[ショールーム探訪vol.5]関西最大規模の総合ショールーム【前編】/HCI「ロボット・AIラボ、ロボットセンター、ロボハウス」
いざ泉大津へ
大阪府南部の大阪湾に面した地域は泉州と呼ばれ、タオルや毛布といった繊維業で栄えた地域だ。繊維業の他に堺泉北コンビナートの石油化学工業や鉄鋼業、シマノなどに代表される自転車部品の製造などで発展した。近年では地場産業の衰退や住民の高齢化が課題となっているが、大阪市内にも関西国際空港にもアクセスしやすい立地と閑静な住環境が相まって、再開発が進む地域もある。

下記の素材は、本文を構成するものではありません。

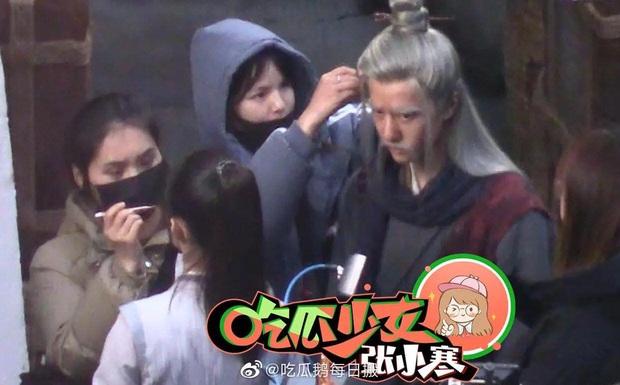 Loạt ảnh hậu trường không đeo khẩu trang của Triệu Lệ Dĩnh - Vương Nhất Bác ở bộ phim Hữu Phỉ - Ảnh 2.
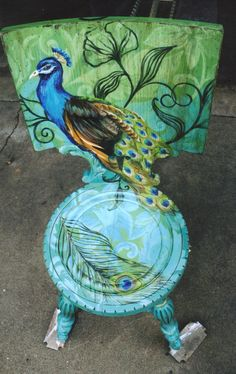 Open art studio offering art classes and workshops; painting, drawing, pottery, glass and custom silver jewelry, parties and an art gallery Peacock Decor, Peacock Colors, Peacock Art, Peacock Theme, Peacock Chair, Peacock Crafts, Feather Crafts, Peacock Feathers, Decopage Furniture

HCIの本社やショールームのある泉大津市へは、大阪市内から泉州方面へ延びる南海本線が便利で、泉大津駅まで急行で約20分。自動車なら、阪神高速道路の湾岸線経由で30分ほど。今回は車で訪問したが、湾岸線の車窓からは堺泉北コンビナートの背の高い煙突群を見ることができた。
泉大津駅直結の商業施設「アルザタウン」で駐車し、カメラや三脚など撮影機材を抱えて歩く。いつもなら車を降りてからが大変なのだが、この日は気が楽。最初に目指すラボは、同じビルにあるからだ。移動中、アルザタウンの建物の壁に、大手銀行と並んでラボのロゴがしっかりと掲げられているのを発見した。ロボットを広く知ってもらうことは、ロボット導入を検討する中小企業にとっても、社員や家族にロボットを理解してもらうことにつながり、導入の強い後押しになるだろう。
VRでシミュレーション
到着した記者を出迎えてくれたのは、協働ロボットを使って開発したゲート。感染症予防のため、カメラ式の温度センサーで来場者の体温を測定する。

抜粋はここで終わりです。